Friday, November 28, 2008

Tradition

Isn't the basic meaning of tradition, things that reoccur at the same times, places, with the same people, etc.? I never though of myself as a big traditionalist, but as soon as things started to change I found myself getting upset. I liked always having every Holiday meal and celebration at my grandma's every year of my childhood. Things have changed since my dad has gotten remarried.

Now, we have Thanksgiving at my house every year, which is okay with me now but wasn't okay at first. My step-mom completely took over, I felt. She made all different kinds of food that WAS NOT my grandmother's recipe. I resented her for it. I realize now I was immature, that was almost 10 years ago. I have grown completely accustomed to having Thanksgiving at my house. My step-mom even asks my grandma to make the things of hers that she knows I love the most.

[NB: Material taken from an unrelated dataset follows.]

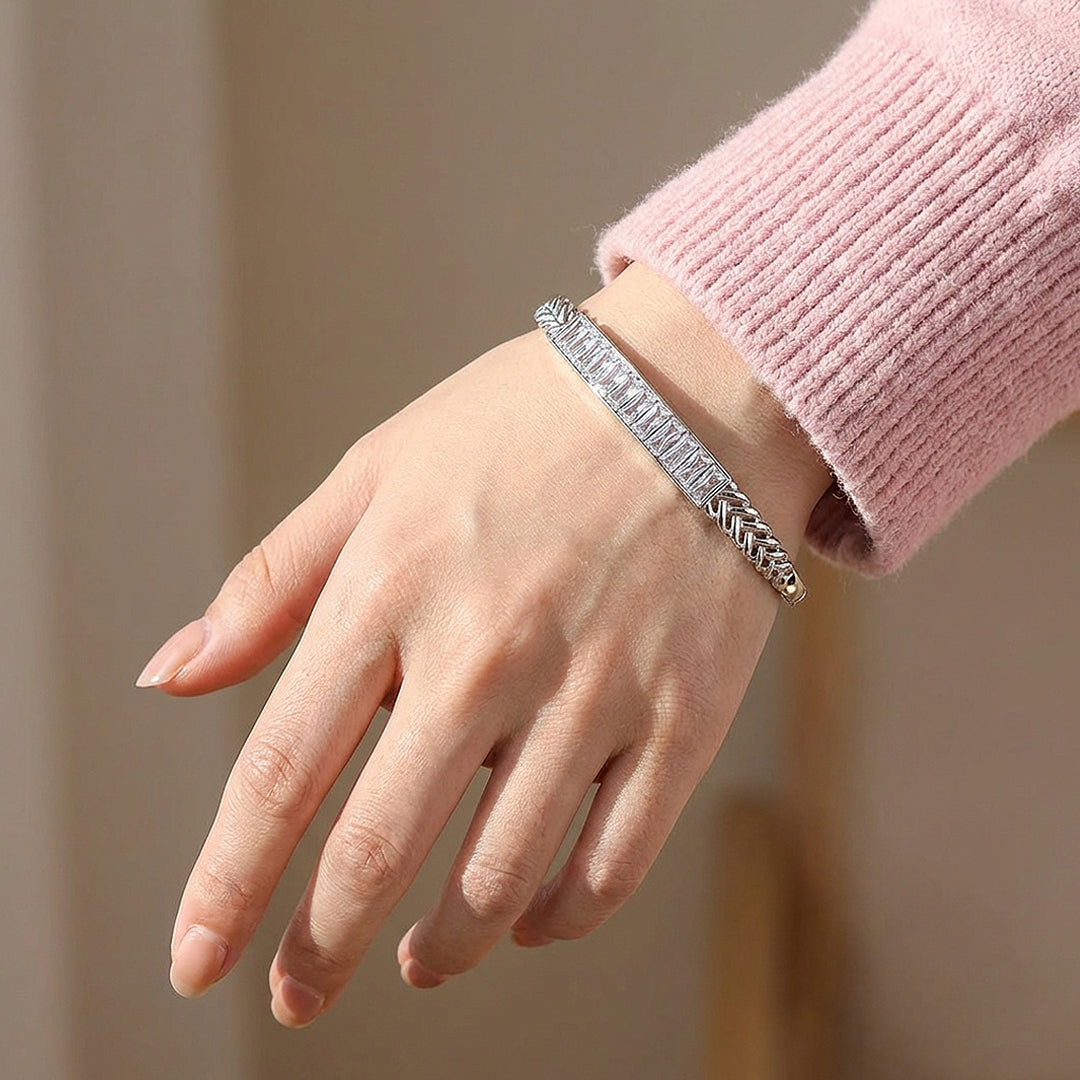Baguette &amp; Chevron White Gold Bangle | Luxe6326 - bangle | Singapore Jewellery, Wedding Rings &amp; Gifts | Same Day Delivery | Tiara.com.sg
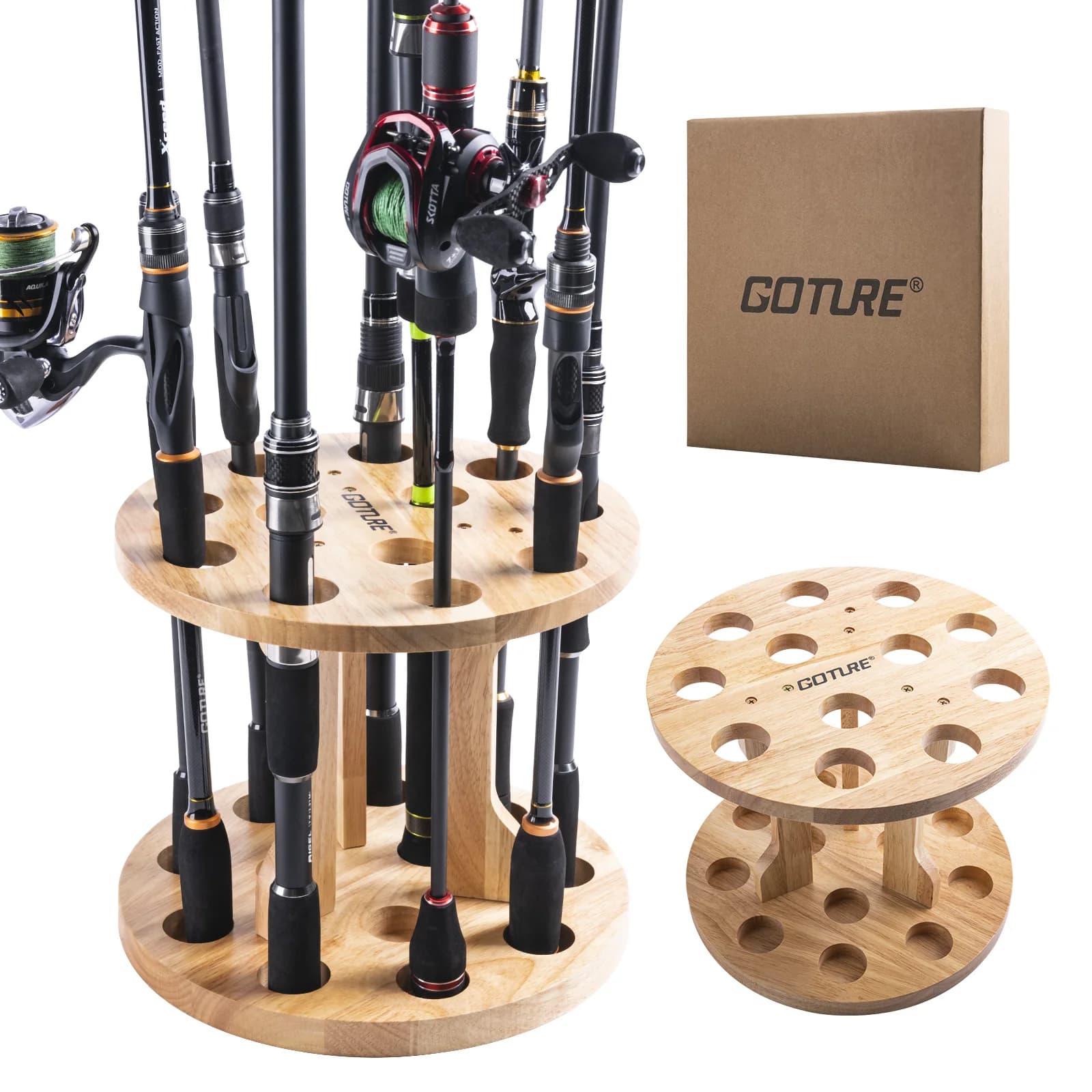 Goture Portacanne da Pesca in Legno a Doppio Strato, Resistente, Capacità 12 Canne, per Garage, Espositore per Canne da Pesca, Struttura Fissa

While Thanksgiving is now under control and is a great new tradition, Christmas is now getting a makeover too. I am completely against my parents new idea of the tradition they want for Christmas and its causing a lot of fighting in the family. We have a house in Taos, New Mexico and my parents want to go there for Christmas every year. The only problem is...my grandparents will not be there! What is Christmas without my grandparents? I realize people get married and new traditions begin but couldn't they wait to change their Christmas traditions until I'm older and have my own family? I feel that my dad, my step-mom, and my two little brothers are starting all of these traditions and I am left out. They are including my, of course, but I do not want to participate. No one has ever once asked me how I feel about all of these changed. Sometimes I think maybe I am being selfish, but no, they are being selfish. I want the entire family together and they want to run away to New Mexico for the Holidays. Not fair.